- Action item
Include in the reply only the lines from the start of the data below through the line containing "Samsung Galaxy S8", reproduced exactly and with no pictures.
** Information supplied follows **
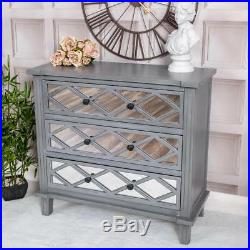 Grey Mirrored Furniture Set Chest Of Drawers and Bedside Tables Glass Bedroom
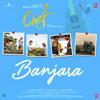 Chef-Banjara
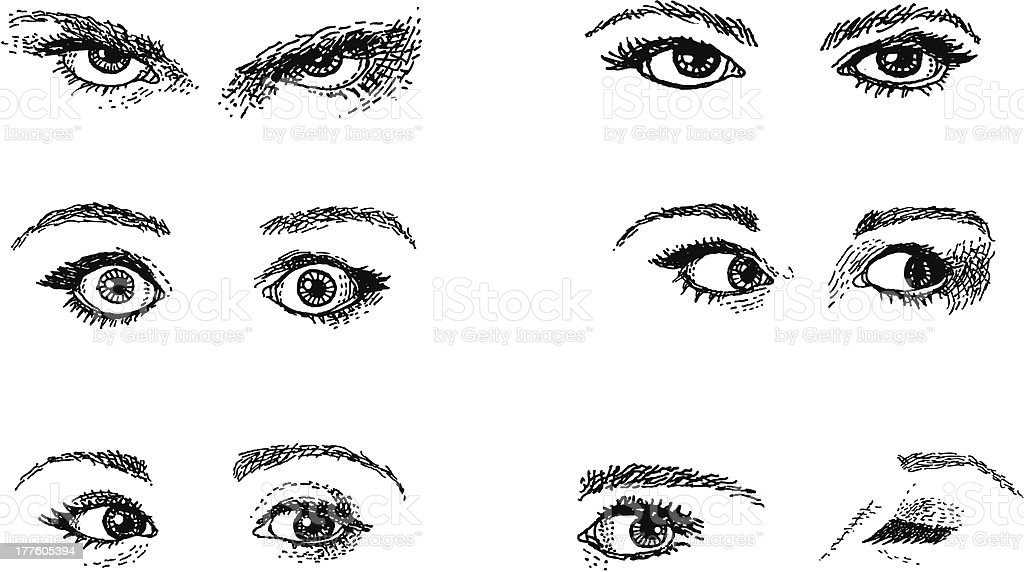 Doodles. Expressive Eyes vector art illustration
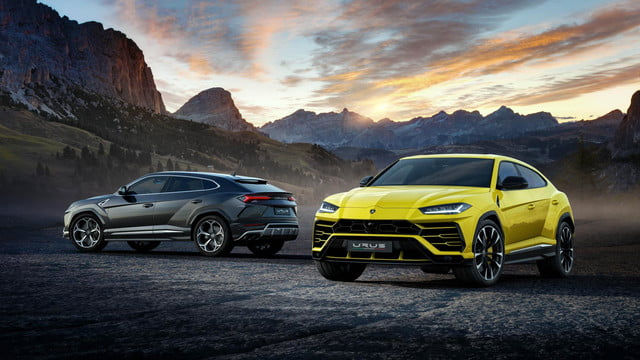 lamborghini urus suv specs performance pictures price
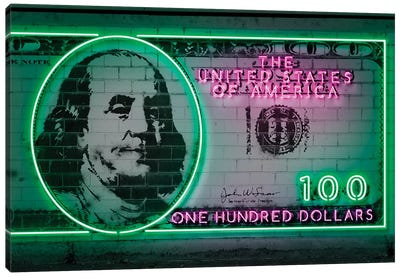 100 Dollars Canvas Art Print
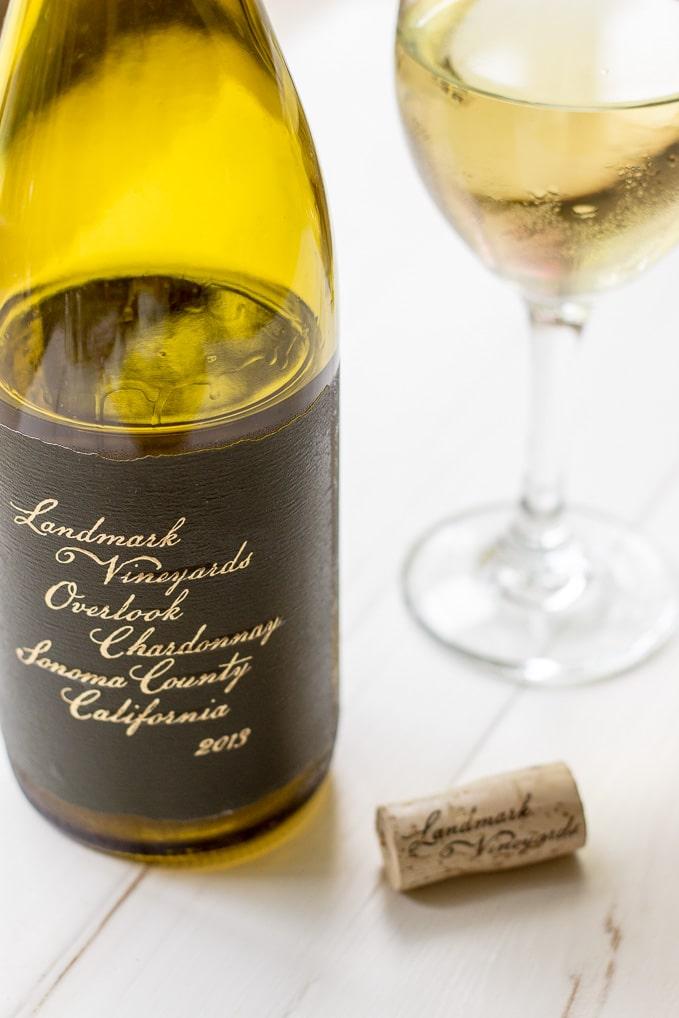 Landmark Vineyards Chardonnay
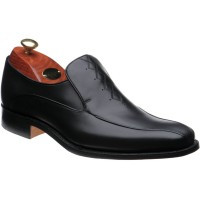 Barker Farrell loafers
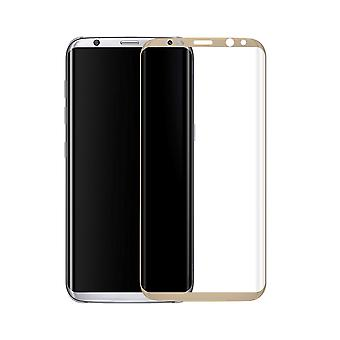 Samsung Galaxy S8 3D armoured glass foil display 9 H protective film covers case gold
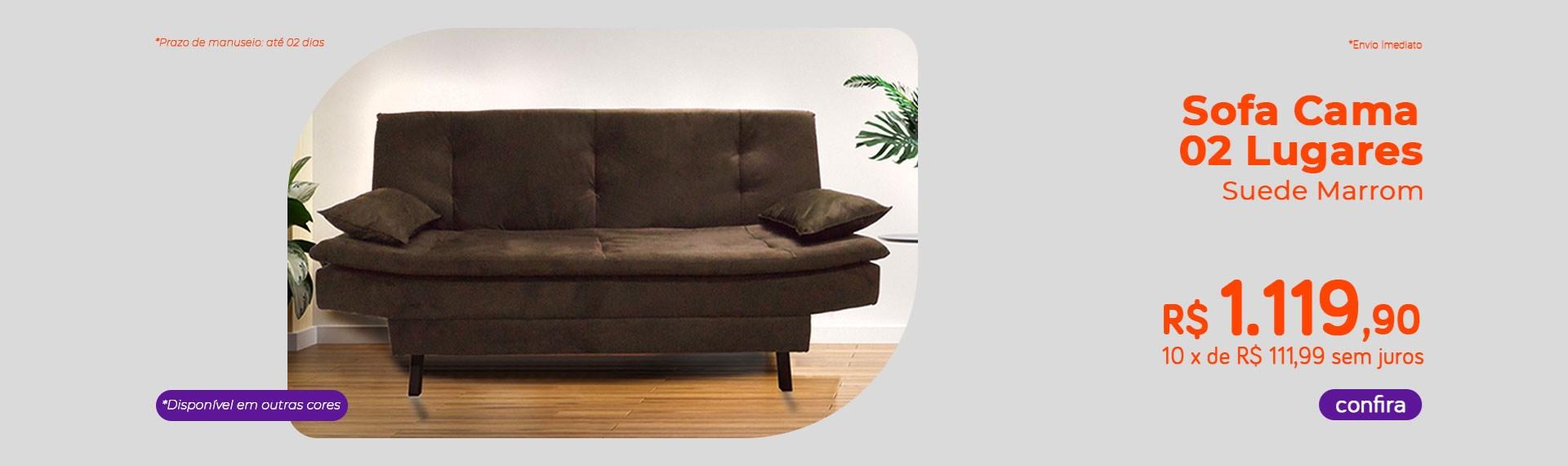 Sofa Cama 02 Lugares
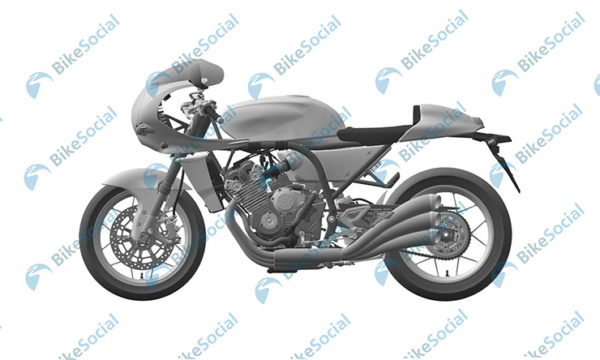 Honda Six Cylinder Retro Motorcycle Patent Images (2)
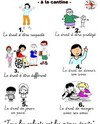 affiche droits des enfants
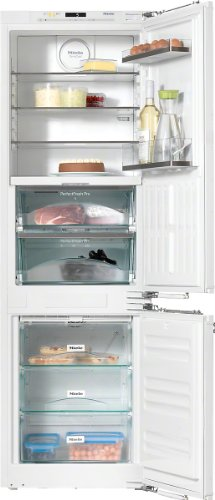 Miele KFN 37682 iD Built-in White 111L 63L A++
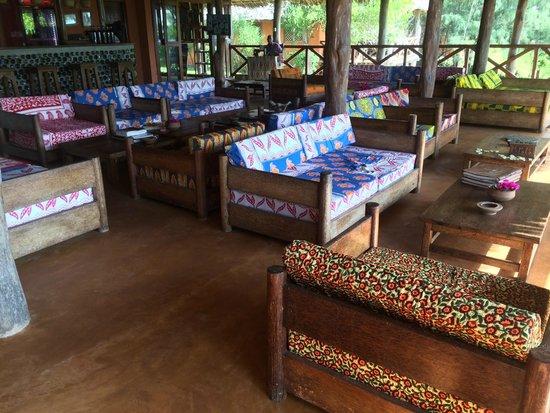 Kichanga Lodge: Parties communes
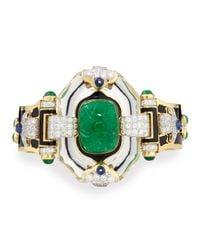 David Webb | Green Emerald | Lyst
** End of Information supplied **
- Exercise output
 Grey Mirrored Furniture Set Chest Of Drawers and Bedside Tables Glass Bedroom
 Chef-Banjara
 Doodles. Expressive Eyes vector art illustration
 lamborghini urus suv specs performance pictures price
 100 Dollars Canvas Art Print
 Landmark Vineyards Chardonnay
 Barker Farrell loafers
 Samsung Galaxy S8 3D armoured glass foil display 9 H protective film covers case gold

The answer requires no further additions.